The WNSW PHN telehealth team onboarded and trained new clinics quickly and efficiently during that time and from June to October 2021 there were 499 video calls in the TRAC program with RACF residents. Video Call has been a crucial enabler of continuity of care to patients during the pandemic, particularly for those in rural and remote areas.
Champions are the key
Michele Pitt says identifying a champion in each RACF and general practice is the key to successful adoption of video-based consultations.
“In Broken Hill, one GP embraced Video Call and their practice has now done the majority of the Video Call consultations here,” Michele said. “We’ve noted that practices without a strong clinical lead have not been as responsive.”
Regular communication maintains momentum
In addition to staff training and internal advocacy of video telehealth, Shelley Squire says it’s important to maintain regular lines of communication with all services in the program.
During the COVID-19 pandemic this has strengthened relationships and RACFs are very responsive to PHN communications.
“Staff turnover in RACFs means we need to keep up very regular communication so that we maintain a good connection with the telehealth advocates and can quickly train new staff when needed,” says Shelley.

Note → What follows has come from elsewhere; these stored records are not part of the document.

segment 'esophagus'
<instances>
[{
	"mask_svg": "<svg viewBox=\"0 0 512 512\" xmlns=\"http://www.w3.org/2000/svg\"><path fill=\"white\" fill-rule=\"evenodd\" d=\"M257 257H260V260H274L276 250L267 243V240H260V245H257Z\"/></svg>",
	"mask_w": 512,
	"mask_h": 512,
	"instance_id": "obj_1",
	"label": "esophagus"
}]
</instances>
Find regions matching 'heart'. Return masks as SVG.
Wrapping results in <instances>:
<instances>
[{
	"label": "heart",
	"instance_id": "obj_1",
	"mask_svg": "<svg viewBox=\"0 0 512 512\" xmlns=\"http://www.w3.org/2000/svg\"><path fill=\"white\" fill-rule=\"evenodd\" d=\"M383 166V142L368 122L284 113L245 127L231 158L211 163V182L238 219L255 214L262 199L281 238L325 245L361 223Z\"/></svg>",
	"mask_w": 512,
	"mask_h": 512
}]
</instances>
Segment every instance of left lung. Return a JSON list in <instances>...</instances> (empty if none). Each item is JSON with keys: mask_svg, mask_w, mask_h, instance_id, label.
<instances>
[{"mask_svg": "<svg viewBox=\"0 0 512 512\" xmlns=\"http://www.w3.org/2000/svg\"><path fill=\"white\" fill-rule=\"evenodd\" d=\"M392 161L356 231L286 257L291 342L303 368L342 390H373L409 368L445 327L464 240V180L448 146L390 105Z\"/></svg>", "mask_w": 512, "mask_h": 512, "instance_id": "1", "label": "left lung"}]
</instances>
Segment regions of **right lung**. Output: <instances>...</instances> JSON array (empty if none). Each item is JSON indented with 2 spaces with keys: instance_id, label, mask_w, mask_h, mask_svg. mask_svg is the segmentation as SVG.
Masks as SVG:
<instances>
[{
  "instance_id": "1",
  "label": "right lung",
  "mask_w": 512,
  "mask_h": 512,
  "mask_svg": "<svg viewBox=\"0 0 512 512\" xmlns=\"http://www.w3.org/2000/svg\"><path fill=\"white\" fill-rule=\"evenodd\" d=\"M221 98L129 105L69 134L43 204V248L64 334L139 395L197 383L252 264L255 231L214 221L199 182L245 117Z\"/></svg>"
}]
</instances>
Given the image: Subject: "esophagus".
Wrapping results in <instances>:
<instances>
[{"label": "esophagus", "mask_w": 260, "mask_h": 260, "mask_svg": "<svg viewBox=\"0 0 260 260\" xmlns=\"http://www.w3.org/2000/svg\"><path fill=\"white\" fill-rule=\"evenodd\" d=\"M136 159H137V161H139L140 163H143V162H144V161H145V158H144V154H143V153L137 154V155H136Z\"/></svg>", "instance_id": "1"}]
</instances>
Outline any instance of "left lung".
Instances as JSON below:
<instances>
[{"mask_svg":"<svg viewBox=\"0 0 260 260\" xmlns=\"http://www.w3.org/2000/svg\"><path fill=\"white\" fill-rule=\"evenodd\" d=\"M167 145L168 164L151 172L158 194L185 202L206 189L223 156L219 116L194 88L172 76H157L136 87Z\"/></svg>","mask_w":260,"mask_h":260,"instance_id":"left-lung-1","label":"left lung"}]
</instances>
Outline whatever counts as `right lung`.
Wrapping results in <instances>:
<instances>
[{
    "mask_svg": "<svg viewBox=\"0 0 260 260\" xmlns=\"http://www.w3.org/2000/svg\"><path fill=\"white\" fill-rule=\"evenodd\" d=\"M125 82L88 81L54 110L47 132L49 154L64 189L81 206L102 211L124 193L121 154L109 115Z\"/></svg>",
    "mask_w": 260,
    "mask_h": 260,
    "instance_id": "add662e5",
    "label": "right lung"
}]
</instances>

Collecting feedback and the benefits of Video Call consultations
After each Video Call consultation, the Video Call platform allows GP and RACF staff to complete a post-consult log which auto-generates at the completion of the consultation. The form asks questions about the quality of the call, technical issues and the outcome of the consultation.
“FY19/20, almost three-quarters of aged care residents who had a video consultation said that Video Call was better than a face-to-face consultation,” Shelley said. “Less than one per cent reported that Video Call consultations are less than adequate”.
“We’ve also found that the number of residents transported to an emergency department, and the number of bed days for a resulting hospital stay, are both less after a Video Call consultation.”
Thank you to Western NSW Primary Health Network for sharing its experience and tips for success with the healthdirect Video Call team. The NSW Rural Doctors Network and the Australian Department of Health fund the TRAC program.